Rewriting the history of the laser
This weekend, on 16 May to be precise, the laser celebrates its 50th anniversary. On this day in 1960, Theodore “Ted” Maiman, a junior employee at the Hughes Aircraft Company, observed the first evidence of laser action.
His device, which was built out of a photographic flash lamp coiled around a stubby crystal of artificial ruby, emitted short pulses of red light. The optical signal was faint – it had to be captured and amplified using a photomultiplier tube – but measurements proved that it was a laser nonetheless. Improving his design over the next few weeks, Maiman created a laser bright enough to burn through a Gillette razor blade.
The significance of the laser was obvious to Maiman’s employers, who wanted to publicize the achievement right away, and so convened a press conference in New York on 7 July 1960. Far from being described as “a solution in search of a problem”, the press release issued on that day contained a laundry list of possible applications for a laser.
I think it’s safe to say that the outcome of the press conference wasn’t quite what Hughes intended: sensationalist newspaper headlines screaming “LA Man Invents Scientific Death Ray”; loss of credibility because Maiman hadn’t been given a chance to publish his results in a scientific journal; confusion in the scientific community because the press photo that was circulated showed a later design for the laser using a much larger flash lamp and crystal than the original; and having gone public in advance of filing any patents, Hughes forfeited the international patent rights to Maiman’s laser design.
Once word was out, research laboratories across the US dispatched scientists to Malibu to try to find out what Maiman had actually done, while simultaneously redoubling their own efforts to make a laser. Many researchers tried – and some soon succeeded – in reproducing his work using the brief description from the press release and the publicity photographs. One of those research teams was at Bell Telephone Labs, now known as Bell Labs, which succeeded in making a pulsed ruby laser on 1 August 1960.
The Bell Labs public relations team persuaded the researchers to haul their apparatus 25 miles away to the top of a hill and then aim it back at an old, very tall radar tower behind at the company’s headquarters in Murray Hill. This provided a powerful demonstration of the laser’s potential for optical communications, which was perfect material for a press release. Time magazine said the device could be as important as the transistor; like many reports, they didn’t seem to realise that this wasn’t the first laser.

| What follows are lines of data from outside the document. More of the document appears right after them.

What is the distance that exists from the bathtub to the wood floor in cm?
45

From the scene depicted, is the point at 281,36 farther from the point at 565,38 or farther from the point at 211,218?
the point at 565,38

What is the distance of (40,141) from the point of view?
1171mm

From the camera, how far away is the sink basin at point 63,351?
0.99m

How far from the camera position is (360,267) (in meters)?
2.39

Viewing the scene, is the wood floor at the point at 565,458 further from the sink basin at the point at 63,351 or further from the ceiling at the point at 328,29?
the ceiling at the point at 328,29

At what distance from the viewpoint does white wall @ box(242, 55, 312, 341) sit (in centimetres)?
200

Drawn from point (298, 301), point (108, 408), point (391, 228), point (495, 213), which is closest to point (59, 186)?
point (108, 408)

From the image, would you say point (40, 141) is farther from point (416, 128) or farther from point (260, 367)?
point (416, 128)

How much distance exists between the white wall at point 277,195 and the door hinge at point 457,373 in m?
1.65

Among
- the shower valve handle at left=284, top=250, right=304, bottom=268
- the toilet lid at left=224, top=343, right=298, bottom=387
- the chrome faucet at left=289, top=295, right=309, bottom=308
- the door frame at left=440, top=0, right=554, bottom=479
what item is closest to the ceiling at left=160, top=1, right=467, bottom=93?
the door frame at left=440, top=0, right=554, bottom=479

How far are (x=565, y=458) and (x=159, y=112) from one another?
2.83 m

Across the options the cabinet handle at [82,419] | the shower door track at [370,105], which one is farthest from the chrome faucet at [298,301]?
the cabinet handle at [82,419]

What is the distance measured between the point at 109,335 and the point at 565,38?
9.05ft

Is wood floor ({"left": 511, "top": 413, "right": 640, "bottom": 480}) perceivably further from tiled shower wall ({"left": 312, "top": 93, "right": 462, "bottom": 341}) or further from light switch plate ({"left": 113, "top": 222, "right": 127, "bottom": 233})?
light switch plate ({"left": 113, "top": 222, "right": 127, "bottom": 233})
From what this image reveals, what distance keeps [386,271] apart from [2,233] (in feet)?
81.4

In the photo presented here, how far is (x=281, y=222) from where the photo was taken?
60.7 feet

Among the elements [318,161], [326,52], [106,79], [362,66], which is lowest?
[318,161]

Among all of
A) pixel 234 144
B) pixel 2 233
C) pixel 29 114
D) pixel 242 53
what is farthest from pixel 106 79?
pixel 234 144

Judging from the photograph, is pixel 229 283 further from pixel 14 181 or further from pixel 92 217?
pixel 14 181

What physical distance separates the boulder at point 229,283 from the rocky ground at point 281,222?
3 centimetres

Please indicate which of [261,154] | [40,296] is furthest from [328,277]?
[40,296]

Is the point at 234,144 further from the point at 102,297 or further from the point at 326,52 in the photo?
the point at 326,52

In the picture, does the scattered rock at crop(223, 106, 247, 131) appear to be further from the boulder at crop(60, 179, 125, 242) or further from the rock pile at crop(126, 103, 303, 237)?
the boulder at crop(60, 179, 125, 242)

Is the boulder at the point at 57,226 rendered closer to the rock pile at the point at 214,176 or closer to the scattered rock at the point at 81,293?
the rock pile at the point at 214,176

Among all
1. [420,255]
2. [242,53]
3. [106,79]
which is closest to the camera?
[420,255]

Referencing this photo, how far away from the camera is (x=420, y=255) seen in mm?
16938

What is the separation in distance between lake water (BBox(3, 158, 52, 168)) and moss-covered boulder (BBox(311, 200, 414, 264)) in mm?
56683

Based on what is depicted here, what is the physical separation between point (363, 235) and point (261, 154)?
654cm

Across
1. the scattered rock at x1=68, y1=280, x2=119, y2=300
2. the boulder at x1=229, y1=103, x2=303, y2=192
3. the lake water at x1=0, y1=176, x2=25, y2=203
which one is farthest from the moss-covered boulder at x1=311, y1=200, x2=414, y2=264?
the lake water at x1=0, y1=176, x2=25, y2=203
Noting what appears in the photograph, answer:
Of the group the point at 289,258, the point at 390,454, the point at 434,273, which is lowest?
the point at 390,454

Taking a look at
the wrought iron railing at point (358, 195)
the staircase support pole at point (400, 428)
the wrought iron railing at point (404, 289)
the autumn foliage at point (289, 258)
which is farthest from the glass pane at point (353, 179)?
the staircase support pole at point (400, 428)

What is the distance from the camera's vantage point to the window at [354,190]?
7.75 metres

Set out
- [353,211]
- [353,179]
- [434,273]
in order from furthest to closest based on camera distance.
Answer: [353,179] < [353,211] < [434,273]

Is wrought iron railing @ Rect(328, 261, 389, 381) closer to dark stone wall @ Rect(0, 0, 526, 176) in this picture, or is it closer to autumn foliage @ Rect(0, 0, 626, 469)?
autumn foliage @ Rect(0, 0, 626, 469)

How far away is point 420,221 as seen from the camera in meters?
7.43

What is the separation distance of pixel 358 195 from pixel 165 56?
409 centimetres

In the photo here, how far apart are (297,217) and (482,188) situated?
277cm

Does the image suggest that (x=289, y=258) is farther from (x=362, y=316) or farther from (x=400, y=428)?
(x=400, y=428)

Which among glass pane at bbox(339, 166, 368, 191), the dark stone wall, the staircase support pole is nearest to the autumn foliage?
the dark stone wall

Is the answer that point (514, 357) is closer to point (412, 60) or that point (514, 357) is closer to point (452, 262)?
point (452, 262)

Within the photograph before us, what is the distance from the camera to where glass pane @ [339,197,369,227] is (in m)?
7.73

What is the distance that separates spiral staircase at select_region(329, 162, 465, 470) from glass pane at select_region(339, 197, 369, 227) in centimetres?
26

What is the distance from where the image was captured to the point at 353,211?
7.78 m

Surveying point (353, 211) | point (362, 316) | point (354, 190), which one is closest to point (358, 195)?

The positive reaction may have been influenced by the fact that the Bell Labs’ name was already strongly associated with lasers. Who in the physics community hasn’t heard of the December 1958 Physical Review paper describing the properties of “Infrared and optical masers” by Bell Labs’ researchers Arthur Schawlow and Charles Townes? This paper, containing a proposal for making a laser using alkali gas, was the catalyst for the worldwide efforts to make a laser. Townes had already made a name for himself by inventing the maser, the precursor to the laser, which amplifies microwave radiation rather than visible light.